Another popular mixed drink is Bitter Lemon. Especially in summer, many people enjoy the Gin Lemon. You also garnish this drink with a lemon.
We also recommend the Gin Rickey. Here you mix gin with some sugar syrup, lime juice, tonic and add ice cubes. Finally, add one or two lime wedges to the glass.
Last but not least, I suggest you try James Bond's favorite drink, the Dry Martini. To make this classic, you'll need ice cubes, Martini Dry (vermouth) and gin.
First you put ice cubes in a shaker, add the Martini Dry and shake the whole thing. Now pour the mixture into a chilled glass. Then pour the gin into the shaker, which still contains the ice from the Martini. Shake the shaker until it feels cold. Now pour the gin into the same glass, but without the ice - the Dry Martini is ready.
This question is in any case not so easy to answer, because in the end it always depends on the fact that the mixture tastes good.
Basically, I can tell you: The more bitter the tonic, the stronger the gin should be. Otherwise you will only taste the tonic. Means, as soon as a gin with many botanicals was produced, it is worthwhile to use a quite bitter tonic.
This depends on whether you want to enjoy it neat, as a long drink or as a cocktail.
For pure enjoyment, we advise you to use a nosing glass. It's best to have the glass in the fridge for some time beforehand, so that it's already cold per se. However, the gin should not be chilled, but at room temperature.
If you like to drink gin "on the rocks", i.e. with ice, you can do so without any problems. However, you should use a tumbler as a glass. As a rule, you can't fit an ice cube in a nosing glass. However, we have to tell you that ice does take away from the flavor of the gin a bit.
Serving a gin long drink is quite simple. Again, we recommend you chill the glass first and then mix the long drink. To do this, put a few ice cubes in the glass, squeeze in a few slices of fruit and pour the mixed drink of your choice over it. Finally, throw the fruit slices into the glass and the gin long drink is ready.
Mixing a gin cocktail is similar, except that it is often served with either a garnish or additional flavour enhancers.
The simplest cocktail is probably the Tom Collins, which you make with sugar syrup, lemon juice, soda and ice. This is followed by the Gin Fizz, where you mix the aforementioned ingredients in a shaker, pour them into a glass and top it up with soda water. The difference to the Tom Collins is the lack of ice. Furthermore, the Basil Smash is a very popular gin cocktail, which is mixed with basil.
Gin cocktails and gin long drinks are best served in a tall long drink glass. If you are not a fan of dry martinis, we recommend a cocktail glass. This glass has a long stem and an opening that widens towards the top. However, there are also some gin creations that are served in a copper mug. This is to keep the temperature of the drink low for a long time. The copper has no influence on the taste.

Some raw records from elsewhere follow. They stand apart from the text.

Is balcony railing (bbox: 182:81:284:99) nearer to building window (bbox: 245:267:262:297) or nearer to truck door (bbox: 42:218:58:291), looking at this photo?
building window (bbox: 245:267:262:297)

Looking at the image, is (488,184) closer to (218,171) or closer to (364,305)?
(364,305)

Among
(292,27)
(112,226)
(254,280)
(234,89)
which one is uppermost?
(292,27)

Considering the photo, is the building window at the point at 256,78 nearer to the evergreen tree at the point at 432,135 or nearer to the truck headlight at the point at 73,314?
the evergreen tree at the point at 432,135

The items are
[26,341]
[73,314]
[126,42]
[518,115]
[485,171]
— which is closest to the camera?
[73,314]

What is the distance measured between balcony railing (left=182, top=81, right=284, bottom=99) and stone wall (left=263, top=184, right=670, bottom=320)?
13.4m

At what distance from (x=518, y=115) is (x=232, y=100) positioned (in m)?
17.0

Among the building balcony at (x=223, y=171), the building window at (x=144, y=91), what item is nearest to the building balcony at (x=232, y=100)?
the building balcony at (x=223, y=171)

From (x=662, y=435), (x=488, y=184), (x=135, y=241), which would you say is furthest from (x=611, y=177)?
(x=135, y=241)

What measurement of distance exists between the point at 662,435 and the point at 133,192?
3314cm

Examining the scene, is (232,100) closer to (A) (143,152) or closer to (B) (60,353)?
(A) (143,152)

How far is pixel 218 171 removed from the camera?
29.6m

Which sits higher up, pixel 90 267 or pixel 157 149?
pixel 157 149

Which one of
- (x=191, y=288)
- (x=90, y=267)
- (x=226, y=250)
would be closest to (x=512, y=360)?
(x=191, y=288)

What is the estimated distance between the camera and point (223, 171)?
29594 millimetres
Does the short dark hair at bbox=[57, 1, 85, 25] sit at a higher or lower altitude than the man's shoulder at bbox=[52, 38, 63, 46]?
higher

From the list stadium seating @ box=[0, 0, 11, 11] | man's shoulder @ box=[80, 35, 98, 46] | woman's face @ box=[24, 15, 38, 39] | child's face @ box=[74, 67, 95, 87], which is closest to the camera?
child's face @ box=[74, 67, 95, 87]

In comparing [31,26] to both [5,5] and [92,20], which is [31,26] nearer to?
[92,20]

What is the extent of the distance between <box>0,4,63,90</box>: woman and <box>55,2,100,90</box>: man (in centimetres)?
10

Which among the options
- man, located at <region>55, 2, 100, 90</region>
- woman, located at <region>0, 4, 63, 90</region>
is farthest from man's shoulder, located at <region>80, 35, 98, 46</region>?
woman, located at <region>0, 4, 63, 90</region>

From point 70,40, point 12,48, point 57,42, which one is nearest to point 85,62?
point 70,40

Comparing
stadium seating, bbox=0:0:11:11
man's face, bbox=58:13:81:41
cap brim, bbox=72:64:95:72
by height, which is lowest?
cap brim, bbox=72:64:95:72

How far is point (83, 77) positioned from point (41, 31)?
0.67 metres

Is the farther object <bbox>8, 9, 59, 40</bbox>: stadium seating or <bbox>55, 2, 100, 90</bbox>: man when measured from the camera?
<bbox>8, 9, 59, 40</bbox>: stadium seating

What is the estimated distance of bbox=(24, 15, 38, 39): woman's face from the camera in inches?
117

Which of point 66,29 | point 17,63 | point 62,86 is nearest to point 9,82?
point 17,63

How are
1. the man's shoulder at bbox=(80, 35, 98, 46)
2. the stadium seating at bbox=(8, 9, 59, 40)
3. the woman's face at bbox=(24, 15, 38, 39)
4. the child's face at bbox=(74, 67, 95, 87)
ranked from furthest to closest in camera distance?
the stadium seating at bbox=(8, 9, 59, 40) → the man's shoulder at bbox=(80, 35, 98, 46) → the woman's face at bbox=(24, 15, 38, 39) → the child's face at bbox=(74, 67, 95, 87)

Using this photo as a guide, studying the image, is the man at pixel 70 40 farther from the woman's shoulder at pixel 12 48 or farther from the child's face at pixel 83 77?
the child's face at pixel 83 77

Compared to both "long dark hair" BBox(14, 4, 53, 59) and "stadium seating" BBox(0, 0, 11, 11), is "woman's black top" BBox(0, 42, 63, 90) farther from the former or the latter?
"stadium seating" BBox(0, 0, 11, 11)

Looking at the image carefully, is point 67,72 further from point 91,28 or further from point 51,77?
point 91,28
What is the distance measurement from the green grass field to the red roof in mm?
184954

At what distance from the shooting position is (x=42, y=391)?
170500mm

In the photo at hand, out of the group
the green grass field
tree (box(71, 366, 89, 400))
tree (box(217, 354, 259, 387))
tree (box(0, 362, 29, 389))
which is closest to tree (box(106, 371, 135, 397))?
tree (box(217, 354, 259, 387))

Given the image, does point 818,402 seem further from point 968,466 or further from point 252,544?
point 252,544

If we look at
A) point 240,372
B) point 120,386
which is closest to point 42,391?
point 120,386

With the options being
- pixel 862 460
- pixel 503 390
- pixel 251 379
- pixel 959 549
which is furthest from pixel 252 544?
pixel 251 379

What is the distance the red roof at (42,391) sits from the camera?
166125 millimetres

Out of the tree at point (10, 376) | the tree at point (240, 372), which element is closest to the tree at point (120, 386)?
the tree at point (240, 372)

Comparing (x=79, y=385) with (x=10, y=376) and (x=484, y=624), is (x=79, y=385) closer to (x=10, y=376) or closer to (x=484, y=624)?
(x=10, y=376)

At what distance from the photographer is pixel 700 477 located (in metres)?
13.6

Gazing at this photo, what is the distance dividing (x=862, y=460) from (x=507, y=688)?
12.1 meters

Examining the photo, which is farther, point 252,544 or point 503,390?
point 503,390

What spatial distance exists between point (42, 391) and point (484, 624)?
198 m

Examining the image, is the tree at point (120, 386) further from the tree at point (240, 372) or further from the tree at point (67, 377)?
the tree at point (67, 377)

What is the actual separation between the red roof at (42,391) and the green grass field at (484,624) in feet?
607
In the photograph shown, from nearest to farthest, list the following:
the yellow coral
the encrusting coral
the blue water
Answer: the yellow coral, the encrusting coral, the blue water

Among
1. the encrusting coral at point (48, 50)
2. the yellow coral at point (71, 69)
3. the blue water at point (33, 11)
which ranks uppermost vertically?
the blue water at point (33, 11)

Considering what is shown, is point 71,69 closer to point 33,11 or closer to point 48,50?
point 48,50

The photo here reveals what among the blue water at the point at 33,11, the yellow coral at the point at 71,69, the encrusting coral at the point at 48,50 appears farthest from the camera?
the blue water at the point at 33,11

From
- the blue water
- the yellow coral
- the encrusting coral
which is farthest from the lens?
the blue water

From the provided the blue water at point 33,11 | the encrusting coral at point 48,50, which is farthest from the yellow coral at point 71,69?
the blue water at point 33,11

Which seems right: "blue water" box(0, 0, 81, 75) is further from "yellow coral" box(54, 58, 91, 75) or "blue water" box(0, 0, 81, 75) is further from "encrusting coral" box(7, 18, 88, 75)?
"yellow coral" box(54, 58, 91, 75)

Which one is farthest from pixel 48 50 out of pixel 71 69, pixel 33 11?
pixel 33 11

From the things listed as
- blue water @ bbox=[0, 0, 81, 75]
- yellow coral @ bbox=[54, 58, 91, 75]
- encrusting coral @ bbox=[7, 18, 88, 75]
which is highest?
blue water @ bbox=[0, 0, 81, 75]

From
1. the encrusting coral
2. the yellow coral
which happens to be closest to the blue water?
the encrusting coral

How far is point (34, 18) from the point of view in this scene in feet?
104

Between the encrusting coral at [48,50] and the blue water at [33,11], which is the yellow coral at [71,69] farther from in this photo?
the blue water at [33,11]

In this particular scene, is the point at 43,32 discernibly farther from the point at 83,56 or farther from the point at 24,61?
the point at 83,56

Alternatively, you can also offer gin as an aperitif. This is often a nice introduction to a social gathering with a delicious menu, as the gin whets the appetite for the meal and also loosens up the company a little.
In theory, gin can be stored indefinitely. As a rule, gin has a minimum alcohol content of 37.5% by volume and therefore does not require a use-by date, according to the Food Labelling Ordinance.
However, this only applies to alcoholic beverages that have an alcohol content of over ten percent by volume. For gin, this means that no spoilage germs can form and that a long storage time does not have any adverse effects on health.
Nevertheless, gin that has been open for years can lose a lot of its flavour. The reason for this is oxygen, which leads to oxidation and evaporation of the alcohol and the aromas. However, this does not happen in a few days, but usually takes several months or years. However, if you have many gin bottles open, this can become a problem at some point.